- **DOCUMENT EXTRACT**:
##########
That weakness, or paralysis, often comes on and ascends, starting at the legs and going up but can start and progress anywhere, Robertson said. It may also vary in severity.
“There's a very wide spectrum of disease, from people with relatively mild courses that have mostly sensory symptoms without a lot of weakness — are able to walk and continue working with some additional assistance — to very, very severe,” he said, explaining that as many as a quarter of patients “have to be put on a ventilator during the worst of the disease. And even with all of our maximum medical therapy, there still is a mortality rate in the 5 percent range.”
While the exact cause of GBS is unclear, some patients report experiencing an infection in the weeks prior to getting the disorder. Though the connection between the two still isn’t proven, Robertson said one hypothesis is that there’s something on that virus — like an abnormal protein — that, in someone who is susceptible to it, triggers this response.
“Something about that virus looks like the myelin, the sheath that covers your nerves,” he said. “And so when it goes to attack the virus, your immune system does as it's supposed to do. [Then] all of a sudden, your immune system which previously did not recognize your nerves as abnormal now thinks your nerves are still that virus, and now is causing this immune attack.”
Once David started feeling the weakness spreading, the Henke’s decided it was time to go to the hospital. He spent several days in the University of Minnesota Medical Center, and after copious testing, doctors confirmed it was GBS. Henke got treatment of immunoglobulin and began occupational therapy to address the symptoms.
While his case was fairly mild, and stayed in his hands and feet, the effects were still challenging, like when he tried to dress Norah.
##########
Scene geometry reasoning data
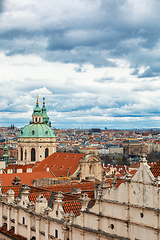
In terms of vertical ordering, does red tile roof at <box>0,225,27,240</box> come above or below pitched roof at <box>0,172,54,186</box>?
below

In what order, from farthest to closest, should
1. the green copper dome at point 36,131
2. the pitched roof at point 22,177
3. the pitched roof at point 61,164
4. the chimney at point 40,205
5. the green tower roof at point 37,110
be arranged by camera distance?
1. the green tower roof at point 37,110
2. the green copper dome at point 36,131
3. the pitched roof at point 61,164
4. the pitched roof at point 22,177
5. the chimney at point 40,205

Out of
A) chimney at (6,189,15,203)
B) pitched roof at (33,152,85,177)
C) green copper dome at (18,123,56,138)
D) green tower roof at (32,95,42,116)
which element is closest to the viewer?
chimney at (6,189,15,203)

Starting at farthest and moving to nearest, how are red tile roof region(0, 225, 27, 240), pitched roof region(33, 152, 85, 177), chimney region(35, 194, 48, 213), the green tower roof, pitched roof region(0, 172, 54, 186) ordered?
the green tower roof < pitched roof region(33, 152, 85, 177) < pitched roof region(0, 172, 54, 186) < red tile roof region(0, 225, 27, 240) < chimney region(35, 194, 48, 213)

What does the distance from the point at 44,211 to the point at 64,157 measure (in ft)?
228

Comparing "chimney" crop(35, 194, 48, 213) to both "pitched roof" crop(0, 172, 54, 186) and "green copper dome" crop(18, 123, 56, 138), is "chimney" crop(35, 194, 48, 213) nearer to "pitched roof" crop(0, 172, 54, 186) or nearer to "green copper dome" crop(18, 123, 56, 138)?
"pitched roof" crop(0, 172, 54, 186)

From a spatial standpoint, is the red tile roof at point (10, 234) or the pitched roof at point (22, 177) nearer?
the red tile roof at point (10, 234)

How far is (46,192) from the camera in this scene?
1748 inches

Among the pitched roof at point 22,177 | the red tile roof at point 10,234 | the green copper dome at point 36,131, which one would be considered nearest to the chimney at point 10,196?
the red tile roof at point 10,234

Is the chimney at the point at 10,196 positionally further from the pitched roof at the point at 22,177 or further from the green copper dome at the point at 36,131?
the green copper dome at the point at 36,131

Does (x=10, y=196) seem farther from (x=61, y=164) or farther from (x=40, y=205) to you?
(x=61, y=164)

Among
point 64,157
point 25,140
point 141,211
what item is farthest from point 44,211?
point 25,140

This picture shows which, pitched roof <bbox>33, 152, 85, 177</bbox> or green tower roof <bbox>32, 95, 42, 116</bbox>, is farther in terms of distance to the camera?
green tower roof <bbox>32, 95, 42, 116</bbox>

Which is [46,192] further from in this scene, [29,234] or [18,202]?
[29,234]

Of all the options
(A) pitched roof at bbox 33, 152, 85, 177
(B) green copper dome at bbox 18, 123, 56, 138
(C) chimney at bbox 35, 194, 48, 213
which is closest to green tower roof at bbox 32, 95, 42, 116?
(B) green copper dome at bbox 18, 123, 56, 138
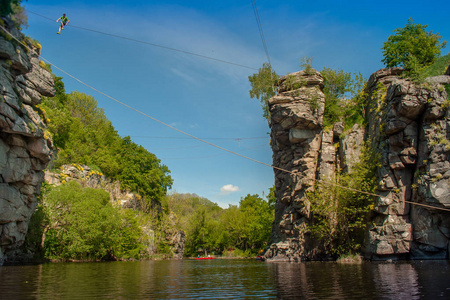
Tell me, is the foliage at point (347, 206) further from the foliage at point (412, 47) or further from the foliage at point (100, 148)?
the foliage at point (100, 148)

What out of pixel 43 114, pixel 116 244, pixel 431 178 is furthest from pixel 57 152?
pixel 431 178

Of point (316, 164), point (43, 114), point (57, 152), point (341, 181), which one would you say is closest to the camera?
point (43, 114)

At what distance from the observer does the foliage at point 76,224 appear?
3562 centimetres

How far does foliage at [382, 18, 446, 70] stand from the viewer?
121 ft

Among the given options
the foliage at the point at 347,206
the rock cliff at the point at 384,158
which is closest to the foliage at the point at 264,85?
the rock cliff at the point at 384,158

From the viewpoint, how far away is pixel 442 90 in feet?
90.8

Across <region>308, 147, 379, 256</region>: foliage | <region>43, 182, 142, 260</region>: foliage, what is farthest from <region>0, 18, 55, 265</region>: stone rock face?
<region>308, 147, 379, 256</region>: foliage

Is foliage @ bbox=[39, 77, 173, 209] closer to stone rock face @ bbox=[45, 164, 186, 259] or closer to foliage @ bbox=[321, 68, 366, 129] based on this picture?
stone rock face @ bbox=[45, 164, 186, 259]

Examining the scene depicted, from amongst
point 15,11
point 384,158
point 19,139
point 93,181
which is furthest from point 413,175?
point 93,181

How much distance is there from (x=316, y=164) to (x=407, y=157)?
11214 mm

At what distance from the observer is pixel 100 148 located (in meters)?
61.3

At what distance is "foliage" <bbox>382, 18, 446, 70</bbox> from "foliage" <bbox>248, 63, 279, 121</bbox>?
1486 centimetres

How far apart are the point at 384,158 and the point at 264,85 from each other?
22.2m

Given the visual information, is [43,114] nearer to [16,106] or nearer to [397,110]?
[16,106]
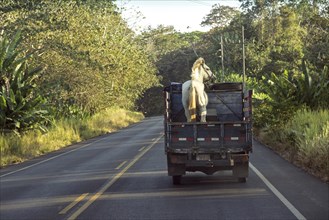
##########
- **WORK REQUEST 1**: List every passage that the GBS text encloses in quotation marks.
- **WORK REQUEST 2**: Reproduce the GBS text from "While the exact" up to and including "triggers this response.".
- **WORK REQUEST 3**: Write the next part of the GBS text, picking up after its final sentence.

- **REPLY 1**:
“There's a very wide spectrum of disease, from people with relatively mild courses that have mostly sensory symptoms without a lot of weakness — are able to walk and continue working with some additional assistance — to very, very severe,”
“have to be put on a ventilator during the worst of the disease. And even with all of our maximum medical therapy, there still is a mortality rate in the 5 percent range.”
“Something about that virus looks like the myelin, the sheath that covers your nerves,”
“And so when it goes to attack the virus, your immune system does as it's supposed to do. [Then] all of a sudden, your immune system which previously did not recognize your nerves as abnormal now thinks your nerves are still that virus, and now is causing this immune attack.”

- **REPLY 2**:
While the exact cause of GBS is unclear, some patients report experiencing an infection in the weeks prior to getting the disorder. Though the connection between the two still isn’t proven, Robertson said one hypothesis is that there’s something on that virus — like an abnormal protein — that, in someone who is susceptible to it, triggers this response.

- **REPLY 3**:
At times he was concerned if he could hold her safely. “Do I trust my hands enough to hold my daughter? Like, if she moves suddenly or jerks back and forth — which little kids can do a lot — will I have the reflexes and the strength in my hands to hold her and not let her fall?”
Henke is back home now, and says that after a few weeks more of occupational therapy he should, hopefully, be able to regain his strength and movement.
While the syndrome itself is exceedingly rare — only about one in 100,000 people get it each year — experts say the potential of being triggered by RSV is even rarer.
“Pretty much any viral infection can result in Guillain-Barré. It's just that RSV, boy, that's rare. That's a real rare one,” said Dr. Nicholas Lehnertz, a medical specialist at the Minnesota Department of Health. “But we see [GBS in] other ones as well. We see it in influenza, we see it in SARS-CoV-2. It's been reported with other things, such as Zika virus, and things like that.”
Lehnertz recommends if you are concerned, make sure you’re up to date on influenza and COVID-19 booster shots, which can protect against long term effects.
In the end, Henke says, if RSV did cause the syndrome, he’s glad he’s the one who got it and not his daughter.
“I'd rather be the one who got the bad stuff. And Norah, she doesn't deserve that and doesn't need to experience that.”